BEGIN Excerpted records

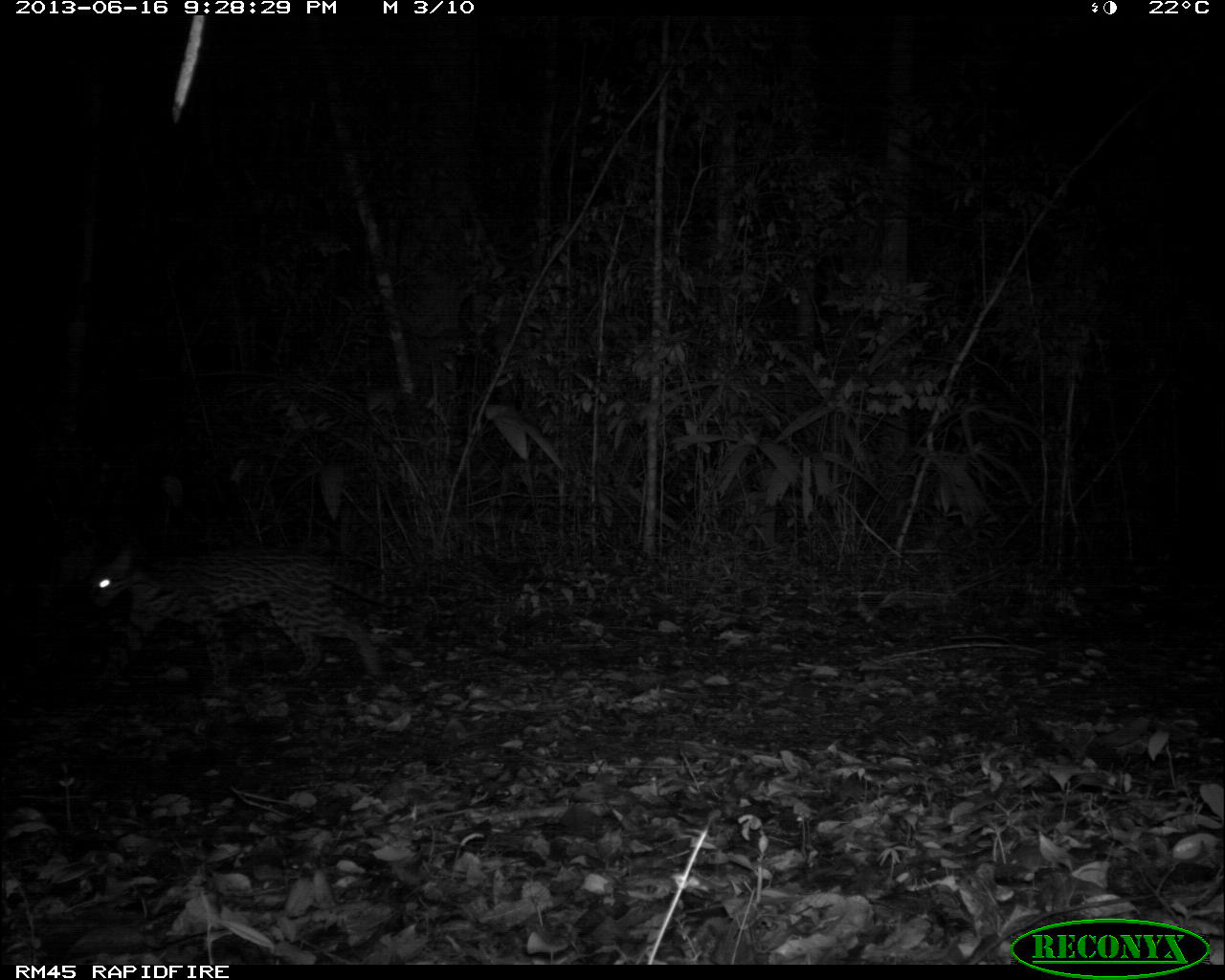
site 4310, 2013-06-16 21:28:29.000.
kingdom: Animalia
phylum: Chordata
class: Mammalia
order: Carnivora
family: Felidae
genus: Leopardus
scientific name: Leopardus pardalis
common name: ocelot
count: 1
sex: female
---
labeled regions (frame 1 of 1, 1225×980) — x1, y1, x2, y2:
leopardus pardalis: 80, 547, 384, 694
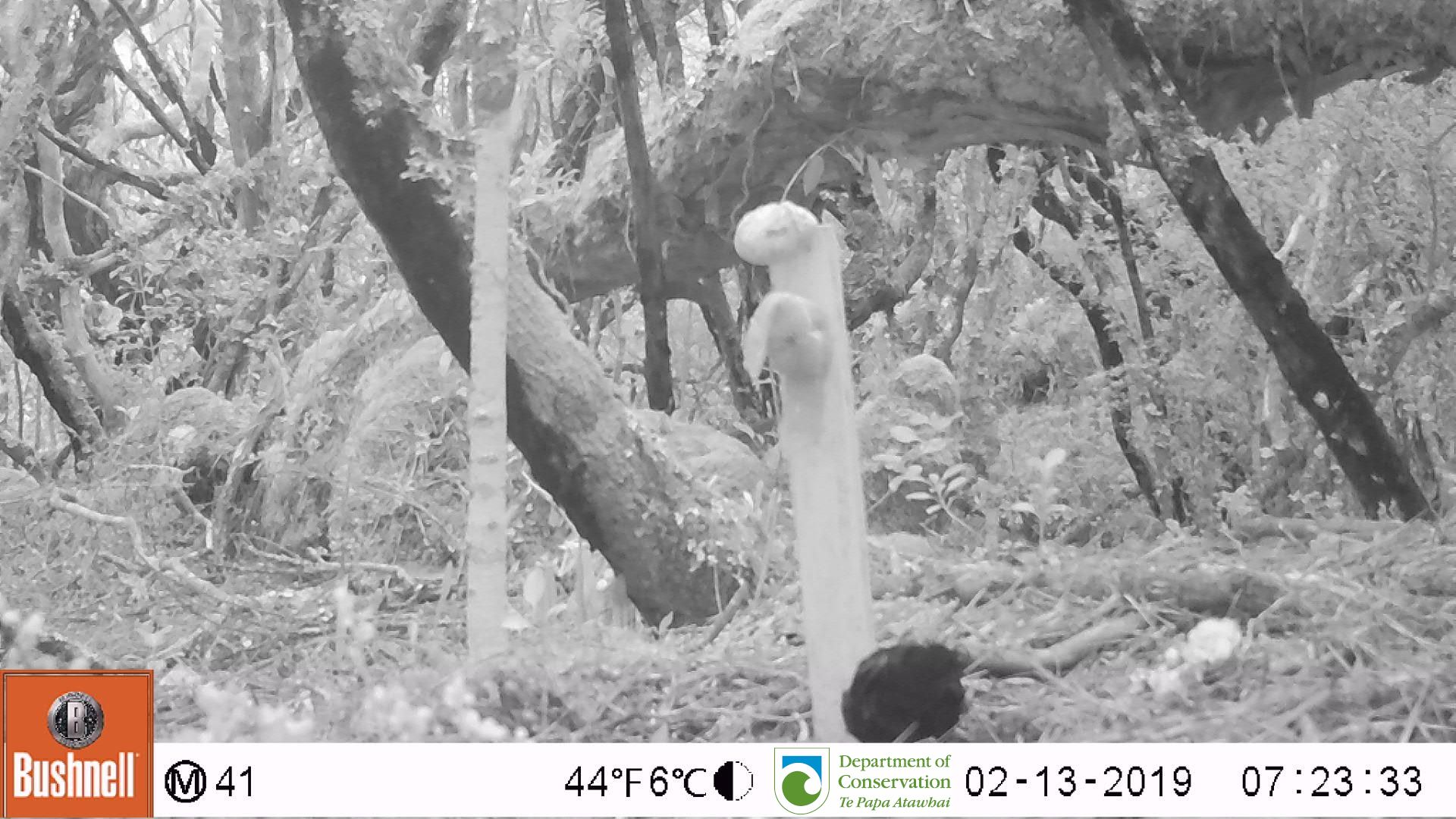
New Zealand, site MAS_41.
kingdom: Animalia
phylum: Chordata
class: Aves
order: Passeriformes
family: Turdidae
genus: Turdus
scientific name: Turdus merula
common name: eurasian blackbird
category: blackbird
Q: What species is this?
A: Blackbird (eurasian blackbird) (Turdus merula).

END Excerpted records

#### [Task objective]
In the entries above, find the line with "genus: Turdus", then retype it and every line after it exactly.

#### [Solution to this task]
genus: Turdus
scientific name: Turdus merula
common name: eurasian blackbird
category: blackbird
Q: What species is this?
A: Blackbird (eurasian blackbird) (Turdus merula).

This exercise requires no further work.